187話
世實代の花紋様が枯れかける。清は目を伏せる。
「世實代……世實代……」
菊はあまりの出来事に声をかけることが精一杯だった。
「根音、根子……舞の準備を……」
清は目を開け、覚悟を決める。
「しかし、ここでは民衆の前で……暴徒化した民の前では……あまりにも……」
根子が止めようとする。
「たわけ! 花仕舞師であるがゆえ、いかなる時も仕舞いを忘れるな……それが花仕舞師であろうが……世實代殿の『勇』を無駄にするな……!」
「世實代殿……今から舞います……このような形で……しかしながらそれが花仕舞師である手前の運命……いざ……花霊々の舞に候、花天照此れに──」
唇を噛み言葉を振り絞り線香花火を掲げる……。突風が吹く。優雅に真白の羽を広げ、天衣無縫の衣を纏った金色の輝きを放つ髪、目を持った花天照が現れる。誰もが花天照の姿に言葉を喪う。

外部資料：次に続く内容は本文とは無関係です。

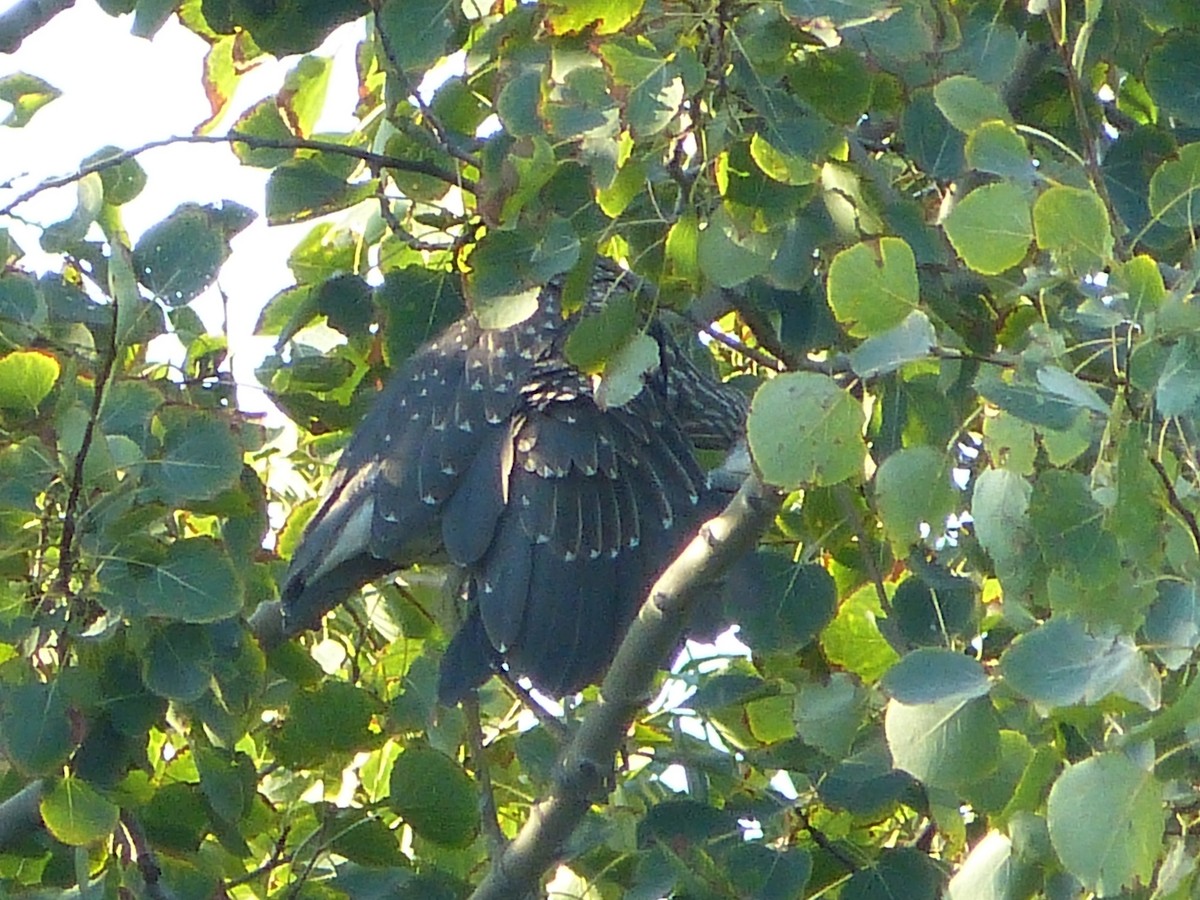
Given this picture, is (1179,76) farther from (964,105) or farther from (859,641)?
(859,641)

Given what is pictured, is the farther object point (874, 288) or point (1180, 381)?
point (874, 288)

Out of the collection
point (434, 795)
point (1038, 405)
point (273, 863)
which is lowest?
point (273, 863)

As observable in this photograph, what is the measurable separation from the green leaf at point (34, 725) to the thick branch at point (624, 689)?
16.2 inches

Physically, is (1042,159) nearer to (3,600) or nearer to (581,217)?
(581,217)

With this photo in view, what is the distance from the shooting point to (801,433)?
1.25 metres

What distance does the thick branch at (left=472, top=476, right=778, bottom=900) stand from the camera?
1.52m

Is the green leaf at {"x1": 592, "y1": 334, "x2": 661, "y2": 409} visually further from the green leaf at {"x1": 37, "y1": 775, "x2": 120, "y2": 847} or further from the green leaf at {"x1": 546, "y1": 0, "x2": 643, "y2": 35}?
the green leaf at {"x1": 37, "y1": 775, "x2": 120, "y2": 847}

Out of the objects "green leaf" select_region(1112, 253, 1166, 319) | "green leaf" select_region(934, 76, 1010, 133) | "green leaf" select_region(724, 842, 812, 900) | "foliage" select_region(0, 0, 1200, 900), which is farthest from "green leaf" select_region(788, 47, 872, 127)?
"green leaf" select_region(724, 842, 812, 900)

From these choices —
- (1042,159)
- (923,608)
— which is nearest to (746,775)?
(923,608)

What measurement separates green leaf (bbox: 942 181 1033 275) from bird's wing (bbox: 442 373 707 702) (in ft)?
3.11

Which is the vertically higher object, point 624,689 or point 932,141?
point 932,141

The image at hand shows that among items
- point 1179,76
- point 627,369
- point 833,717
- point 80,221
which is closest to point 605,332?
point 627,369

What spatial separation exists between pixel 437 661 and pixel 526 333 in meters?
0.49

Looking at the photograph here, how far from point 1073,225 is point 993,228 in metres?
0.07
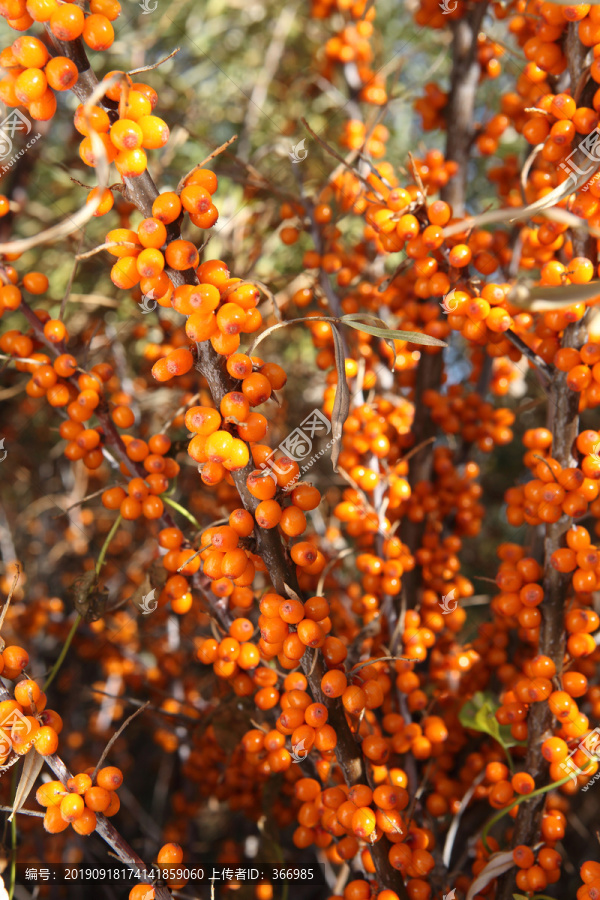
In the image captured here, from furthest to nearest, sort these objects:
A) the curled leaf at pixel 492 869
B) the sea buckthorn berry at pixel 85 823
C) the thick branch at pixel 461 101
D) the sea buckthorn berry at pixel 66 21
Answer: the thick branch at pixel 461 101 < the curled leaf at pixel 492 869 < the sea buckthorn berry at pixel 85 823 < the sea buckthorn berry at pixel 66 21

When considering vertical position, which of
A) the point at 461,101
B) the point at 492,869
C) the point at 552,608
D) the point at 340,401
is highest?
the point at 461,101

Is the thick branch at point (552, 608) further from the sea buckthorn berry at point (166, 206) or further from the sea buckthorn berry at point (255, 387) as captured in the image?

「清殿……やっぱり、仕舞われるのは痛いんじゃのぉ……それに、目が霞んでよぉ、見えんわ……覚悟の清殿の舞、最期の刻、目に焼き付けて逝きたかったわ……」
世實代の身体が崩れ落ちる。菊は世實代を抱えあげる。
「世實代ぉぉ──! 世實代ぉぉ──!」
世實代の背から石造りの地蔵が転げ落ちる。
「母上……それな……父上のわれへ残してくれた最期の詞じゃ……「實を基とし、義を掲げ、勇をもって貫く。これぞ義勇の極みなり」……母上、よき言葉……じゃろ? われはこの詞が……われを強くして……くれた……父上は『義』、われは『勇』……母上は……そうじゃなぁ、『愛』かなぁ……」
言葉が途切れ途切れになる。
「あぁ……よき、詞じゃ……じゃが……今は……黙っとれ……頼むから黙っとれ……世實代……」
「母上……最期の願いじゃ……あの仕舞師が見えるように抱えてくれぬか……」
「わ、わかったから……口を開かれるな……世實代よ」
菊は清が世實代の目に映るように抱える。
「見えるか? わかるか? 世實代……」
「……」
世實代は言葉を発せず、ただ頷いた。
カタン──ズゥ……カタン、コトン、スッ……
カタン──ズゥ……カタン、コトン、スッ……
道中下駄が民衆の後ろから聞こえる。
「どくでありんす……穢れし者たち……恥を知れ! お主らがこの場におるのが穢れでありんす……花仕舞師の舞は無残にして神聖……それを晒してまで舞わせる如き……まことに遺憾なりでありんす」
「仇花霊々の舞に候、花化従よ此れに──」
花化従の背後から、声がかかる。
「御意でありんす……」
背後には線香花火を掲げた漆黒の着物に包まれ、花断の面をつけた静が立っていた。